- WHAT THIS TASK INVOLVES: Copy out the listing below word for word, omitting the pictures.

- Spatial reasoning dataset excerpts:
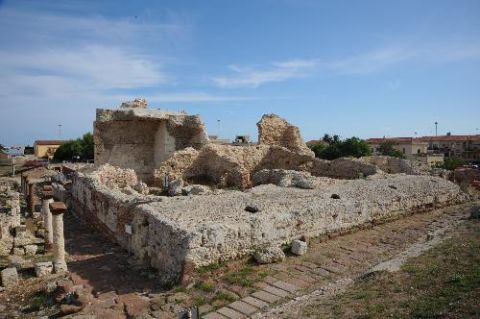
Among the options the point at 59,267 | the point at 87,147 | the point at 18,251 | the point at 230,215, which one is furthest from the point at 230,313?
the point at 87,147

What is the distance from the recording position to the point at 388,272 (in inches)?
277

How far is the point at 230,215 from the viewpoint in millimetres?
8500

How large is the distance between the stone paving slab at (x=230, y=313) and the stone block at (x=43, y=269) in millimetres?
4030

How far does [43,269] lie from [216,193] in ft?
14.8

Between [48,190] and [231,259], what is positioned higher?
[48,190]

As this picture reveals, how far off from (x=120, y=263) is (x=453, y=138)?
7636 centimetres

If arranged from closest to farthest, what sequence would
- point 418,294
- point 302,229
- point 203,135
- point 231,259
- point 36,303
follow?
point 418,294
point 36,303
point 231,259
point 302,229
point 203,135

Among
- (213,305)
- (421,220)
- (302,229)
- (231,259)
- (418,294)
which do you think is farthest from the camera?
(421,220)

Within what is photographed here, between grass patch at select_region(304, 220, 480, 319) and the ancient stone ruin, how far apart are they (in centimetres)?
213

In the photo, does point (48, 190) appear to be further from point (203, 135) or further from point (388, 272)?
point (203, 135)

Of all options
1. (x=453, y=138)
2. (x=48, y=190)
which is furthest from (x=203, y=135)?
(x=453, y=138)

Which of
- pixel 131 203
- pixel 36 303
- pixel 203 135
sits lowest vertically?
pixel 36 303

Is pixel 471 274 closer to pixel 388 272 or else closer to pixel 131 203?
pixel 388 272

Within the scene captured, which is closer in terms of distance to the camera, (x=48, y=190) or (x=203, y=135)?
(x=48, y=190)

- PROBLEM SOLUTION:
Among the options the point at 59,267 | the point at 87,147 | the point at 18,251 | the point at 230,215, which one is furthest from the point at 230,313?
the point at 87,147

What is the distance from the recording position to the point at 388,272 (in inches)?
277

How far is the point at 230,215 from the viewpoint in millimetres?
8500

How large is the distance between the stone paving slab at (x=230, y=313) and the stone block at (x=43, y=269) in millimetres?
4030

How far does [43,269] lie from [216,193] in ft?
14.8

Between [48,190] and [231,259], what is positioned higher?
[48,190]

As this picture reveals, how far off from (x=120, y=263) is (x=453, y=138)?
7636 centimetres

If arranged from closest to farthest, what sequence would
- point 418,294
- point 302,229
- point 203,135
- point 231,259
- point 36,303
follow?
point 418,294
point 36,303
point 231,259
point 302,229
point 203,135

Among
- (213,305)
- (421,220)
- (302,229)
- (231,259)
- (418,294)
which do you think is farthest from the camera?
(421,220)

Within what is photographed here, between grass patch at select_region(304, 220, 480, 319) and the ancient stone ruin, how far apart are they (in centimetres)?
213

In the photo, does point (48, 190) appear to be further from point (203, 135) or further from point (388, 272)?
point (203, 135)

Of all options
1. (x=453, y=138)
2. (x=48, y=190)
which is furthest from (x=203, y=135)?
(x=453, y=138)

Which of
- pixel 131 203
- pixel 36 303
- pixel 203 135
sits lowest vertically?
pixel 36 303

Is pixel 471 274 closer to pixel 388 272 or else closer to pixel 131 203?
pixel 388 272

Within the scene captured, which is closer in terms of distance to the camera, (x=48, y=190) or (x=203, y=135)?
(x=48, y=190)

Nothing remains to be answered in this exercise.